Maurice Algazi barely knew what hit him. A strategic planner at a big food-service company and a careful investor from Gaithersburg, Md., Algazi nonetheless was shocked a couple of years back when his Franklin Templeton mutual fund made a huge capital-gains distribution. "It was pretty ugly," he told me. "My [taxable] income jumped by 30%." The next year, Algazi had to go through the rigmarole of estimating his taxes quarterly for the Internal Revenue Service.
Along with legions of other sadder-but-wiser fund investors, Algazi has shifted his money into more tax-efficient funds and begun to consider using an alternative to funds, such as an individualized account managed just for him. Good moves. But this is a case where it will take an act of Congress to fix mutual funds' maddening practice of saddling investors with unexpected tax bills.
Happily, legislation is in the works to do just that. It's called H.R. 168, sponsored by Representative Jim Saxton (R-N.J.). The bill would let most mutual-fund investors defer paying taxes on reinvested capital-gains distributions until they sold their fund shares, the same tax treatment that owners of stocks and most other financial assets enjoy.
Saxton, who has represented a slice of central New Jersey since 1985, chairs the House and Senate's Joint Economic Committee. He told me he came up with the bill after going over his taxes with his own accountant a couple of years ago. "He said: `Your capital gains from your mutual funds are X, Y, and Z.' And I said: `How can that be? I didn't sell any mutual funds."'
The congressman--like Algazi, perhaps like you, and definitely like yours truly--was shocked to learn how mutual-fund holdings are taxed. As the law stands now, investors owe a capital-gains tax if they sell fund shares at a profit. And they owe income tax on any distributions a fund pays out of dividends on stocks it holds or interest it earns on taxable bonds. But they also must pay a current tax on a fund's capital-gains distributions.

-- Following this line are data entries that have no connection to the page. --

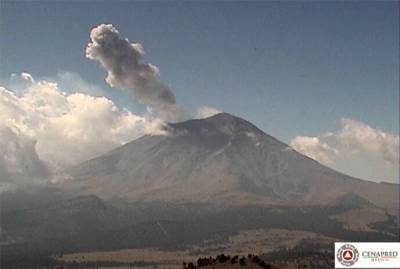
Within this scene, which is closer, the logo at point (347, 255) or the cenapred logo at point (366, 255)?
the logo at point (347, 255)

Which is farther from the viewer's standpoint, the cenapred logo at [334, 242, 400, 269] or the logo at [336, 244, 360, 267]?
the cenapred logo at [334, 242, 400, 269]

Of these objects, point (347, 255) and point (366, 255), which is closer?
point (347, 255)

Each year, if the trades in a fund's portfolio realize more capital gains than losses, the fund must pay out to investors their share of the net capital gains. A tax on those gains is due even if a fund holder never sees any cash but instead elects to reinvest the distribution in more fund shares. Most investors do reinvest. The fund industry's trade group, the Investment Company Institute, reports that 91% of capital-gains distributions in 2000 got plowed back into funds. That rate doesn't vary much year to year.
Under Saxton's proposal, funds would keep paying out any net capital gains they realize each year. But fund holders who chose to reinvest their distributions would be able to defer the tax on up to $3,000 in capital gains each year ($6,000 on joint returns) until they sold their shares in the fund. Because fund holders could keep more capital invested, their holdings could compound faster, with real benefits to long-term investors (table).
As you've probably guessed, H.R. 168 offers no free lunch. Some investors could find their tax record-keeping turn even more onerous than it is now. And supporters estimate the cost to the Treasury at up to $47 billion over 10 years. That's "not insignificant if we're looking at deficits" instead of surpluses in the federal budget, says Vanguard Group tax expert Joel Dickson. Just the same, Vanguard and such other fund complexes as Janus and T. Rowe Price took the unusual step of encouraging support for the bill among their clients.
As sensible as H.R. 168 may seem, it is far from a slam dunk. Saxton said he's heartened by garnering bipartisan support, plus friendly noises from the Bush Administration. But if you own mutual funds in a taxable account, it would not hurt one bit to make some favorable noise of your own on behalf of H.R. 168.